-- PROVIDED PASSAGE --
-------
Healing Grounds: Liz Carlisle On The Deep Roots Of Regenerative Farming

Regenerative farming has hit the mainstream, as manufacturers, retailers and investors look for ways to mitigate climate change through a better food system. At the most basic level, regenerative agriculture intends to mitigate climate change by sequestering carbon in the soil. But with recent events highlighting the need to address racial injustices and redefine the roles of workers in the food system, there is so much more to consider with regenerative farming. Healing Grounds by Liz Carlisle is an excellent place to start this conversation.

Liz Carlisle is an Assistant Professor in the Environmental Studies Program at UC Santa Barbara, where she teaches courses on food and farming. She has written three books about regenerative farming and agroecology: Lentil Underground (2015), Grain by Grain (2019, with co-author Bob Quinn), and most recently, Healing Grounds: Climate, Justice, and the Deep Roots of Regenerative Farming (2022).

Errol Schweizer: What motivated you to write Healing Grounds: Climate, Justice and The Deep Roots Of Regenerative Farming?
-------
-- EXERCISE REQUIREMENTS --
1) In the Liz Carlisle interview, who co-wrote Grain by Grain with Carlisle?
2) Repeat the Liz Carlisle interview word for word from "Liz Carlisle is an Assistant" to "Of Regenerative Farming?".

-- DATA BELOW --
-------
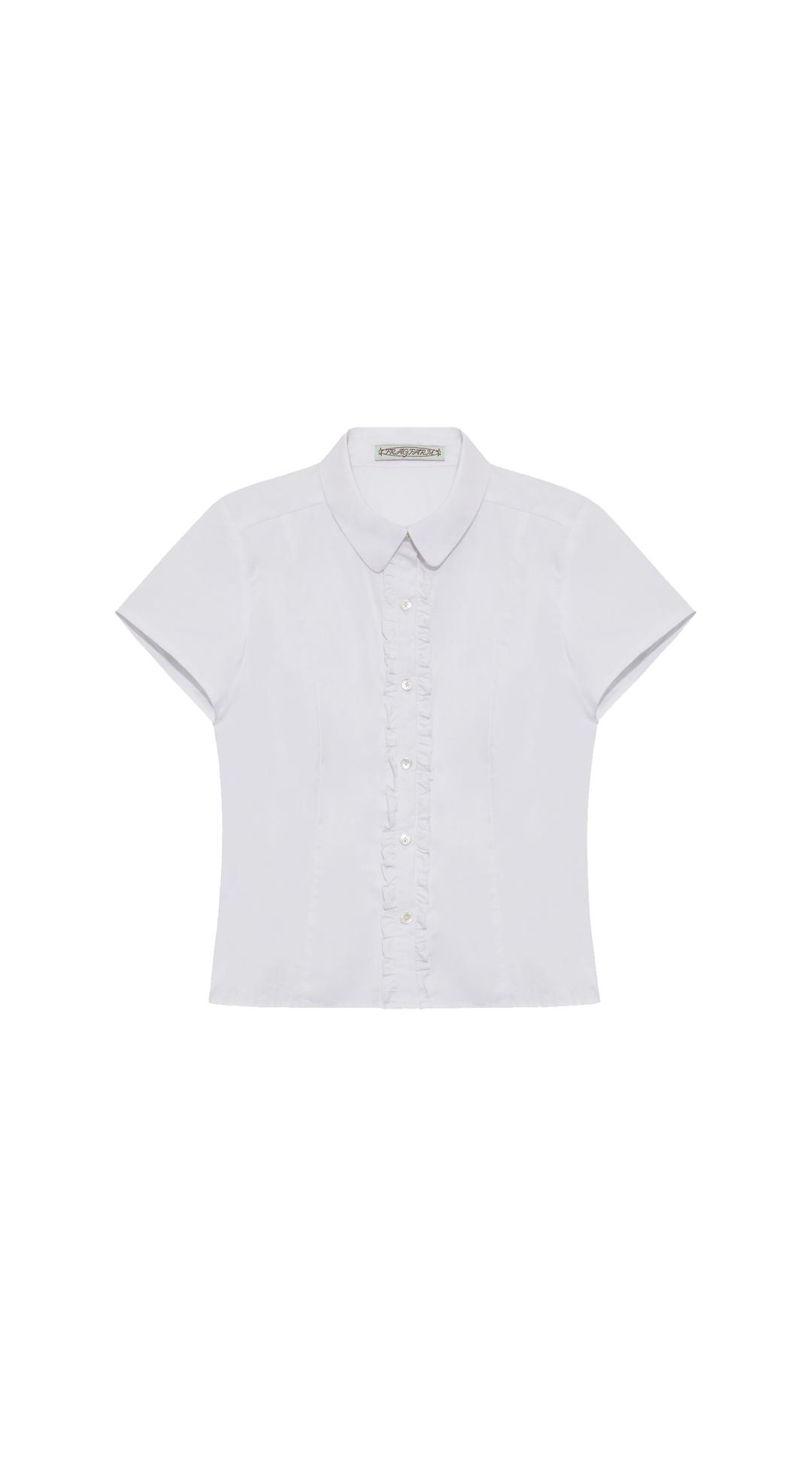 Sentimental Rose Blouse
-------
-- TASK-BY-TASK OUTPUTS --
1) Bob Quinn

2)
Liz Carlisle is an Assistant Professor in the Environmental Studies Program at UC Santa Barbara, where she teaches courses on food and farming. She has written three books about regenerative farming and agroecology: Lentil Underground (2015), Grain by Grain (2019, with co-author Bob Quinn), and most recently, Healing Grounds: Climate, Justice, and the Deep Roots of Regenerative Farming (2022).

Errol Schweizer: What motivated you to write Healing Grounds: Climate, Justice and The Deep Roots Of Regenerative Farming?